Many Whitman seniors conducted year-long thesis research as part of their major’s graduation requirements. The Pioneer sat down with three members of the graduating class to discuss their projects, the scope of their research and results.
Colin Strong
History
Water and Power: A History of Large Dam Construction in Yunnan, China 1980 – 2010
“My thesis is on the history of large dam construction in contemporary China. Specifically, I’m looking at large dam construction in one province called Yunnan … Basically I’m using dams to look at the history of the hydropower industry there, and how China’s economic development relates to dam construction … Junior year, I had a class called Global Water Scarcity that was taught by a visiting lecturer, and [that class] got me really interested in water politics … While I was in China [studying abroad], I took an environmental studies class … One of the problems we talked about was dams. We talked about them as international problems because the Chinese are damming international rivers, like the Mekong River … As history theses go, I think mine is very applicable to contemporary life and politics. Dam construction is tied up in China’s burgeoning green movement … [and] the fact that there’s such contention over managing these trans-boundary rivers is something we’re going to see more and more in the 21st century, because the environment doesn’t care about politics … I’m going to Oxford [after graduation] and studying water science, management and policy … History as a subject doesn’t really ever limit you.”
= = = = =
- [Aim]: Rewrite the portion of the article starting with "Many Whitman seniors" and going on through "research and results.", substituting "graduating students" for "seniors". The items that follow have no connection to the article.

- [Entries supplied]:
= = = = =
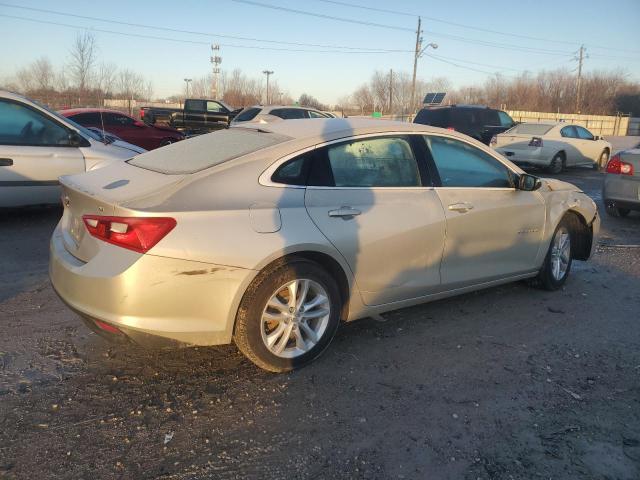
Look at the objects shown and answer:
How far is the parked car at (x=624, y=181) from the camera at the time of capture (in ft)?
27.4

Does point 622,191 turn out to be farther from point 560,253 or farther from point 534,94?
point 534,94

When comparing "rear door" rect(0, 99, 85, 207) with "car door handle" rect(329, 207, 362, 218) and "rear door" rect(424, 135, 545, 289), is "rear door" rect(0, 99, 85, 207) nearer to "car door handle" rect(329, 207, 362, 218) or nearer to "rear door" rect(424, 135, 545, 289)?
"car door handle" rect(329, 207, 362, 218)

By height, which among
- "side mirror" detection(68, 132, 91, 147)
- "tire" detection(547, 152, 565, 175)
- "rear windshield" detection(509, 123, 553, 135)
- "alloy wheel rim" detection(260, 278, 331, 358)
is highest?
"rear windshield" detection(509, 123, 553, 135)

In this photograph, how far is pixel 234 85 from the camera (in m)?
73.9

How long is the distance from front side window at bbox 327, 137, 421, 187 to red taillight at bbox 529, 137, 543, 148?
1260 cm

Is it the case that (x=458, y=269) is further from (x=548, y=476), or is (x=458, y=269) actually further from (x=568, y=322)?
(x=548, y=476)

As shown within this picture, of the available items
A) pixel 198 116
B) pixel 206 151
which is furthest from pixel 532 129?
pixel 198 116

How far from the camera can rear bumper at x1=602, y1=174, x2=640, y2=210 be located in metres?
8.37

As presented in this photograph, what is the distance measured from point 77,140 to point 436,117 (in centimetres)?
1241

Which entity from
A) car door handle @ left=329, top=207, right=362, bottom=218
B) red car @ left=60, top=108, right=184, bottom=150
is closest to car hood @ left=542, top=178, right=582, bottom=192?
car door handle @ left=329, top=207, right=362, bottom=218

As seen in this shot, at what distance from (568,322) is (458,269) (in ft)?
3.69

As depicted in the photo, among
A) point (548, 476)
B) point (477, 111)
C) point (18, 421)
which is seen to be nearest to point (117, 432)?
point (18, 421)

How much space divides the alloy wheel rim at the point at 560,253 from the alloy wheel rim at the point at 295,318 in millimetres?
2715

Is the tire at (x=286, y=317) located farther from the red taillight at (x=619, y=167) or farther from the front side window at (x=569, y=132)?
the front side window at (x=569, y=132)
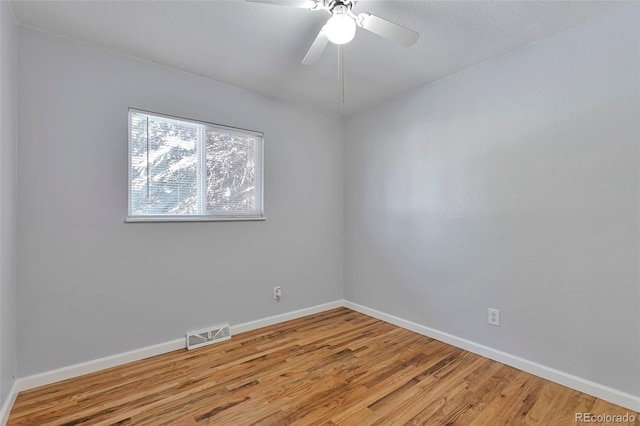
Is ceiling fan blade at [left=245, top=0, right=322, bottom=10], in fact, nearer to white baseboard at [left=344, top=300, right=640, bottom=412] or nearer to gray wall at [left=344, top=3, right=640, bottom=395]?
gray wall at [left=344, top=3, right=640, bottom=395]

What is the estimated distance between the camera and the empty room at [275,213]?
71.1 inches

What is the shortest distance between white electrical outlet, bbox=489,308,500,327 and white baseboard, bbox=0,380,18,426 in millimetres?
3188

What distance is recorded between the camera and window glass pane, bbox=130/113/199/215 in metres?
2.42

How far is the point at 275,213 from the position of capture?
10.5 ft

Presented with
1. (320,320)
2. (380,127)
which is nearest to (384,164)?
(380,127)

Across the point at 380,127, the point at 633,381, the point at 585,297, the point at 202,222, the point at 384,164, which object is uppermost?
= = = = =
- [Response]:
Many Whitman graduating students conducted year-long thesis research as part of their major’s graduation requirements. The Pioneer sat down with three members of the graduating class to discuss their projects, the scope of their research and results.